A memória mais antiga que eu tenho é a de tentar alcançar meu pai quando ele saía de manhã para ir trabalhar. Ficava tentando correr e alcançar a porta antes que a babá me impedisse de sair, infelizmente eu nunca venci essa corrida, sempre atônito por sentir pelas primeiras vezes na vida o terror sem medida da perspectiva de perder quem se ama.
Lembro também quando meu pai voltava e da alegria que eu tinha em vê-lo, afinal não tinha desaparecido no mundo. Bem ao contrário, sempre foi muito fácil encontrá-lo, sempre a cuidar de seus negócios, junto de seus empregados, na casa da mãe num fim de tarde para tomar o seu precioso café.
Entre nós esse mesmo homem parecia menos agitado, embora sempre muito sereno. Deu-me por essas observações a postura de discrição e zelo que tenho tão bem impressas no meu jeito, seu pudor incomensurável em ferir, sua grande gentileza com todos, sua piedade feita de sensibilidade e materializada aos merecedores e aos não-merecedores dela.
Meu pai nunca foi um sujeito emotivo e exagerado, mas nunca deixou de dizer que nos amava.
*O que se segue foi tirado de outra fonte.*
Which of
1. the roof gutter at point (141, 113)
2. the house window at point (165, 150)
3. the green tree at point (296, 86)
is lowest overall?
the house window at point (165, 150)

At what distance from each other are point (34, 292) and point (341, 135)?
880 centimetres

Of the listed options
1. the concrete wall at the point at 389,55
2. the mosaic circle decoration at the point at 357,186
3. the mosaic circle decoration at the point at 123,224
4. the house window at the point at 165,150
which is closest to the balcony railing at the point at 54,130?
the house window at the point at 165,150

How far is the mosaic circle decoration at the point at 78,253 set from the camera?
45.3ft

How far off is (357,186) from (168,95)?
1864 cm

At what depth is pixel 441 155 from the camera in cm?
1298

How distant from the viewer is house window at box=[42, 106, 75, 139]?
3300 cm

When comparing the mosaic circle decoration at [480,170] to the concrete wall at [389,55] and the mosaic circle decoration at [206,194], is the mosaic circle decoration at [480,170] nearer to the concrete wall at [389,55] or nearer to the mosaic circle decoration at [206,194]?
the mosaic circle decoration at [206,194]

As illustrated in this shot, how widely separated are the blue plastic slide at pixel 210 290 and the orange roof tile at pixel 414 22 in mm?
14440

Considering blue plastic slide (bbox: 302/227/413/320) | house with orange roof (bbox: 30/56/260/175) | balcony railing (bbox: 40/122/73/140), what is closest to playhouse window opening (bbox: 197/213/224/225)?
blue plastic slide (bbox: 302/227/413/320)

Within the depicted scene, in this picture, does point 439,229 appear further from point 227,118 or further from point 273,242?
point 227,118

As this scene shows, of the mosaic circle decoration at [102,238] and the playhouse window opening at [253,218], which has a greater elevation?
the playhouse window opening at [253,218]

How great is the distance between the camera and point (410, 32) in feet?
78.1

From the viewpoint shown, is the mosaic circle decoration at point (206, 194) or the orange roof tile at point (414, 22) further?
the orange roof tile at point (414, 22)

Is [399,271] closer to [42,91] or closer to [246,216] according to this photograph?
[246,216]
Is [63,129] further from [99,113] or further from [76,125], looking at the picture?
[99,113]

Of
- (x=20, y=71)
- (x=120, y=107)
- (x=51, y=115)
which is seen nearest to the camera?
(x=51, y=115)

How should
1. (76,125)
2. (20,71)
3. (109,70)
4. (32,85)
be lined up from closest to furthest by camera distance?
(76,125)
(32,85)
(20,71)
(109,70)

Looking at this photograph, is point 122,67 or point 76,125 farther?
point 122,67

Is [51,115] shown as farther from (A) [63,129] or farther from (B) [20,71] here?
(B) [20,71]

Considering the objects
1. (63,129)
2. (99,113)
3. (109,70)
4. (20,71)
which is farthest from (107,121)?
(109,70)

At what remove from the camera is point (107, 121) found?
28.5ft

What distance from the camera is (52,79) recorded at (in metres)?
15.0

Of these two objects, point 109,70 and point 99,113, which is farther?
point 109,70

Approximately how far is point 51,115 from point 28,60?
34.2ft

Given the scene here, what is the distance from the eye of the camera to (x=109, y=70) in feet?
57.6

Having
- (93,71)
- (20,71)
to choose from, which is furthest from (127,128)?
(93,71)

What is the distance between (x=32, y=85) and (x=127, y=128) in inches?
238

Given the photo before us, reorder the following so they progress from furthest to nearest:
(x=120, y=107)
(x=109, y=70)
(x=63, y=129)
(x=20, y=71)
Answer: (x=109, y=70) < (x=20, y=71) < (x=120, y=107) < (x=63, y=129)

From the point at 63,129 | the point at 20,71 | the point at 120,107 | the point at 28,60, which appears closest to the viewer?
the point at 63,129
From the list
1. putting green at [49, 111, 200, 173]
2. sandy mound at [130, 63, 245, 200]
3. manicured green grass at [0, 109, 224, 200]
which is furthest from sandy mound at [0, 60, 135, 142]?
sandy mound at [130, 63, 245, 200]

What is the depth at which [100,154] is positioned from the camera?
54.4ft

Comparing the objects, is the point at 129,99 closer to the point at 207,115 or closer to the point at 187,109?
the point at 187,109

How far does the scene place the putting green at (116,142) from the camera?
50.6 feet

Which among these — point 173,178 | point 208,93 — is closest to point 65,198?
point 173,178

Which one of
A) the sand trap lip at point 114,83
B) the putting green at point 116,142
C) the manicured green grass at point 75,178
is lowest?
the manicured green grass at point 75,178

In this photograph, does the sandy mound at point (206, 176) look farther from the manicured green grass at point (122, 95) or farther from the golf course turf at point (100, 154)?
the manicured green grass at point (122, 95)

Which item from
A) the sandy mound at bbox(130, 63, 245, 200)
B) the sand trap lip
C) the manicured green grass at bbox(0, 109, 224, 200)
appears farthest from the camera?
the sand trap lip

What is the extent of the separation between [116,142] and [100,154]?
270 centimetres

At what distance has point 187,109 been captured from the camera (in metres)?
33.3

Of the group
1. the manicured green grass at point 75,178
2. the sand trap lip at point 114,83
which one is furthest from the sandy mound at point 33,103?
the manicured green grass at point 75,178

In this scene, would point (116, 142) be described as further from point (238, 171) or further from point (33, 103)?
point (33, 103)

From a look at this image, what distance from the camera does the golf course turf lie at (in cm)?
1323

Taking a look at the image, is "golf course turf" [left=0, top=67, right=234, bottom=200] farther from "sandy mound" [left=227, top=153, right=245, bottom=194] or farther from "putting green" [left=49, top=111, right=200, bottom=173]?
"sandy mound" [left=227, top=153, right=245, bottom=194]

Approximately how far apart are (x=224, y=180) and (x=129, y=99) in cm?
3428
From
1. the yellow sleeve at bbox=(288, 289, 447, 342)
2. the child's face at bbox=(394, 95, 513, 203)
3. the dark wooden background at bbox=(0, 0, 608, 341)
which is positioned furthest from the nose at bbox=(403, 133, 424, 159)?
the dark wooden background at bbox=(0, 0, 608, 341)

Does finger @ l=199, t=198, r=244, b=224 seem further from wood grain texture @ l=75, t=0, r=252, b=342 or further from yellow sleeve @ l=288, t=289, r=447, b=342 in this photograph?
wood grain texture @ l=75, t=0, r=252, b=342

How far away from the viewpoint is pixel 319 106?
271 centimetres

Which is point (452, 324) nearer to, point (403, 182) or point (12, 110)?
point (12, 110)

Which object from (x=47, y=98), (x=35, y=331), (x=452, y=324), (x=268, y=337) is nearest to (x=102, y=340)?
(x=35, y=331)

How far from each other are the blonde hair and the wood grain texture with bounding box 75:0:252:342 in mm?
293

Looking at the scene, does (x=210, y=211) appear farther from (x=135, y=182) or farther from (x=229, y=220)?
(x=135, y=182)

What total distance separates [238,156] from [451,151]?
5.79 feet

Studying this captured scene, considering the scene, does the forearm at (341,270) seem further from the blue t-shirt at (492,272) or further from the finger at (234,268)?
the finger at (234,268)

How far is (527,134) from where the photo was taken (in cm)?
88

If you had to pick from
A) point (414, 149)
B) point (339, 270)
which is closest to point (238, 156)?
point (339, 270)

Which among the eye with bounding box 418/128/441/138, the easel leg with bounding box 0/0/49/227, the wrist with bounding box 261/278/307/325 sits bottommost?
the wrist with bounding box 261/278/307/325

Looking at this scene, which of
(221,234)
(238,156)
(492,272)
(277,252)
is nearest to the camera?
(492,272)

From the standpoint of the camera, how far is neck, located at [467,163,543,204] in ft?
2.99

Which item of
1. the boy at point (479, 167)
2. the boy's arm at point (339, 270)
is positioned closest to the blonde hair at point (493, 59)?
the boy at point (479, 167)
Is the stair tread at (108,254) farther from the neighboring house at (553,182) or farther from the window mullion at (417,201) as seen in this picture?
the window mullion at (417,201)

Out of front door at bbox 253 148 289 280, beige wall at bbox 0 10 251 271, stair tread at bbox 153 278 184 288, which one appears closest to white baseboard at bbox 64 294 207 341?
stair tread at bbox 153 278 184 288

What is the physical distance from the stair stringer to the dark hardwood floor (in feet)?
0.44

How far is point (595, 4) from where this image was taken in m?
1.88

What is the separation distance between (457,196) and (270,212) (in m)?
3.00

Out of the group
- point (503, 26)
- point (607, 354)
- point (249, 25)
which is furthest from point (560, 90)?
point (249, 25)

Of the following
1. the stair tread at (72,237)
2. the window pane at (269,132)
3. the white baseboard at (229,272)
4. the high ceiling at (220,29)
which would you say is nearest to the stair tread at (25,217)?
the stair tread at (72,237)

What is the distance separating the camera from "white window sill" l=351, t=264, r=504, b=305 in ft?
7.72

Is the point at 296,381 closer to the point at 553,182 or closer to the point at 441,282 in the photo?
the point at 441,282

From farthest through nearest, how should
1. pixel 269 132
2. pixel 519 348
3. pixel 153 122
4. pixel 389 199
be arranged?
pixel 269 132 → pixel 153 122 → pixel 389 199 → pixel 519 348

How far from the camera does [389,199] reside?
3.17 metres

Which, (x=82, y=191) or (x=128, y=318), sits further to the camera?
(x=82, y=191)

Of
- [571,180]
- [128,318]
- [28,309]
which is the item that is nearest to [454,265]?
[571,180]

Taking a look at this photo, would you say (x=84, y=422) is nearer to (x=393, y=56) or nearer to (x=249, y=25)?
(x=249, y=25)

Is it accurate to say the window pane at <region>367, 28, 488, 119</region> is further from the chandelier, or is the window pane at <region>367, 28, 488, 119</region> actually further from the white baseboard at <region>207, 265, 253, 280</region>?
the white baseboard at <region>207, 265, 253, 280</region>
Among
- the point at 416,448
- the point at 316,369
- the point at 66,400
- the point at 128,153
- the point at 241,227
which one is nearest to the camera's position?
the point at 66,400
Dizia-o nos gestos de desprendimento, dizia-o no apoio às decisões, dizia-o no orgulho que só admitiu uma vez quando eu já era homem ao ver-me colar o grau de bacharel há uns poucos meses.
Uma vez quando eu contava com meus 11 anos, brincando num galpão do sítio, tive a brilhante idéia de tentar abrir uma porta de frigorífico de uns 300 quilos que estava encostada na parede. A minha alavanca só serviu para fazê-la tombar sobre o meu corpo implacavelmente e só fui salvo porque do meu lado esquerdo havia um saco de café que criou um vão entre a porta e eu, mas esse bendito saco de café não impediu que eu ficasse preso na porta tombada. Para piorar a queda no chão acabou por cortar o couro cabeludo na nuca, de modo que a ferida sangrava muito.
Depois de gritar por socorro 5 minutos seguidos, apareceu um dos empregados do sítio que chamou outros e meu pai. Meu pai olhando a cena perguntou se eu me sentia bem, se sentia todas as partes do corpo e eu disse que sim, acho que ele manteve a calma porque eu estava consciente, mas de todo jeito ele dificilmente teria perdido o controle, qualquer que fosse o caso.
Levantou a porta com a ajuda de outro homem, olhou minha nuca e com um lenço limpou o sangue e segurando sobre o ferimento para estancar a sangria, carregou-me até o carro, dizendo ríspidamente, mas sem gritar: "abram caminho".
Depois de levar lá uns 5 pontos e ir pra casa, mais anoite via meu pai falando que a minha curiosidade em tentar abrir uma porta de frigorífico de 300 quilos encostada na parede era pela minha capacidade investigativa, sim, o método é que era arriscado, mas investigar portas é algo completamente normal! Sempre ficava imaginando a terrível condição de ter que agir nesses casos e desejava bem fundo agir sempre como meu pai, com calma, precisão e uma elegância em saber que é a pessoa certa a estar no lugar exato.
Quis por toda vida guardar tão serenamente a tristeza para mim sem entristecer os outros, quis nunca deixar os outros verem-me chorar só para não fazer crescer a dor deles, quis tocar a fragilidade de tudo com tanta decisão e praticidade, mas quis tudo inutilmente, pois ao contrário do meu pai eu não sou um homem de poucas palavras e tampouco de evitar sempre todos os exageros. Ainda assim guardo essas verdades com muito zelo e associo cada uma dessas nobres virtudes ao meu bom pai.
Esse homem simples, discreto, a viver sempre sem ambições maiores que a paz de não ter de brigar ou discutir, a segurança de ter a felicidade dos seus, o prazer de andar na sua moto de 450 cilindradas e fumar seus cigarros com os botões da camisa abertos, nunca disse que me ama e nem precisa.